With the recent JPMorgan Treasury Client Survey showing that self-reported Treasury net longs were at record lows (and by extension, shorts were all time high) understandably perhaps ahead of an inflation print that is expected to be among the highest on record, there were virtually no traders left to short Treasurys, with all bears already on board.
This meant that as a result of a massive position imbalance, the risk was for a raging short squeeze on even a whiff of deflationary news, and that's precisely what we have seen in recent days, starting with last Friday's disappointing payrolls report which sent 10Y yields lower by 8 bps, and continued with the collapsing odds that a Biden infrastructure plan will pass, amid a breakdown in GOP talks and opposition by centrists such as Manchin.
The squeeze, which started with last Friday's big payrolls miss, has continued through this morning, when the 10-year Treasury yield fell as much as 4bps, sliding below 1.5% for the first time since May 7 - which was also a kneejerk short covering burst following last month's even bigger payrolls miss - as traders scrambled to unwind record short positions.
The 10-year yield peaked at about 1.77% in March and has since fallen as low as 1.46% on May 7 after the release of April's dismal payrolls report. It dropped more after last week's slightly less dismal May jobs report.
The sudden drop in yields takes place before a closely watched 10Y auction of notes at 1pm today and ahead of key U.S. inflation data due Thursday.
While Bloomberg claims that there was no clear catalyst for the latest move lower, "suggesting a potential shift by the market’s large short base ahead of the U.S. data and a European Central Bank meeting Thursday", Rabobank suggests that the move is "related to the headline that talks between President Biden and Republicans over his proposed infrastructure spending bill have collapsed. Recall that on matters of spending in the US, “The President proposes, and Congress disposes”. And that with the Senate 50-50, and Democratic senators Manchin and Sinema opposed to using Budget Reconciliation to ram stimulus through, and to the removal of the Senate filibuster to allow stimulus to proceed on a straight up-down vote, there is no way that this spending can happen - unless something changes."
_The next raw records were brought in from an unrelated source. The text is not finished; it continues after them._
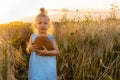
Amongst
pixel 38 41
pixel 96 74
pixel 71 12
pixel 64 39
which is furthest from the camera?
pixel 71 12

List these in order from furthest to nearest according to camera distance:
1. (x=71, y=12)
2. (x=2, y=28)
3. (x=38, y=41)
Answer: (x=71, y=12) < (x=2, y=28) < (x=38, y=41)

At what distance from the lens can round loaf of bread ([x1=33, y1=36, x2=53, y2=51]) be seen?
17.5 ft

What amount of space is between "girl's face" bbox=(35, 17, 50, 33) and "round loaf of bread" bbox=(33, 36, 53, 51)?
0.09 m

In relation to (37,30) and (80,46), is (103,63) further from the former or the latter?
(37,30)

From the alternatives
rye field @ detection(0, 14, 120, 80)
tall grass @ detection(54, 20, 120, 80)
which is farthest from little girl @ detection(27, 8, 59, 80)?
tall grass @ detection(54, 20, 120, 80)

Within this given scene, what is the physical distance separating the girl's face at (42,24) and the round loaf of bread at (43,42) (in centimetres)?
9

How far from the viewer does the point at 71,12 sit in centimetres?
1032

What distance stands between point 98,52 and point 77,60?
1.16ft

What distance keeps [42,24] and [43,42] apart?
207 mm

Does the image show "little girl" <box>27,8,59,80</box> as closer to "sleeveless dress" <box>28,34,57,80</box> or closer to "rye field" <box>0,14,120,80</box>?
"sleeveless dress" <box>28,34,57,80</box>

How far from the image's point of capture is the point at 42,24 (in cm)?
535

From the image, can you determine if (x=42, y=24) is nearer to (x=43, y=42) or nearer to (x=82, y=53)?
(x=43, y=42)

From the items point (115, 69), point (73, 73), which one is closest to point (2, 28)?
point (73, 73)

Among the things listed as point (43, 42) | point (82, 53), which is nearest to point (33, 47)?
point (43, 42)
As Rabo's Michael Every explains, "this implies that while inflation pressures will still rise from here near-term because of the ongoing Bullwhip Effect, they will then decline again further out. Indeed, this bullwhip is bearish for the real economy if you caught the surprise drop in German industrial production yesterday, where key auto output fell sharply even as demand spiked."
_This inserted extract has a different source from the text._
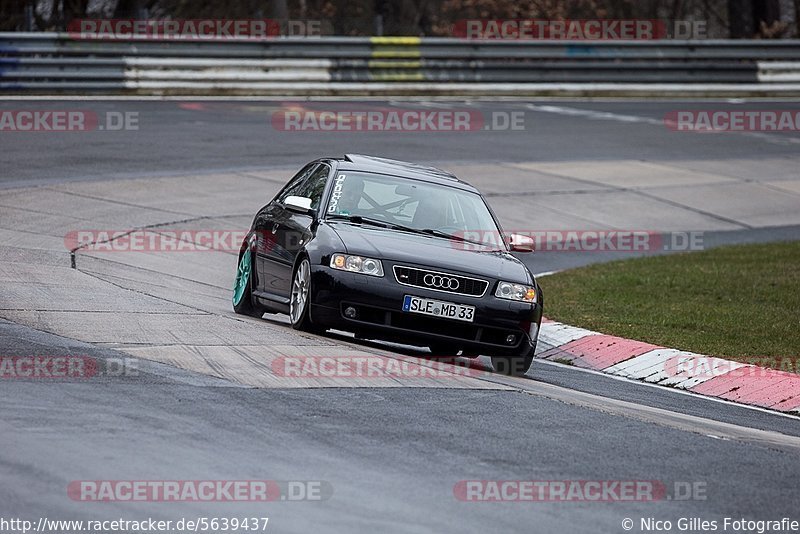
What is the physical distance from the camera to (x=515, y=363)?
10641 mm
What little hope TSY shorts have remains in getting an even bigger than expected CPI surge tomorrow, however, has likely been priced in by now: “I don’t think even a slightly stronger number changes the narrative too much for the June Fed meeting, which is one where they will start to talk about talking about tapering,” wrote NatWest Markets strategist John Briggs in a note this week about the upcoming data.
The drop in yields was not confined to the U.S., with German bunds also sliding to the most negative level in a month.
“Rates markets appear remarkably robust,” said ING strategists including Antoine Bouvet. “It is clear that the market is pricing in the extension of the ECB’s accelerated asset purchase pace as a base case.” The ECB’s pandemic bond-buying program targets around 20 billion euros ($24 billion) a week.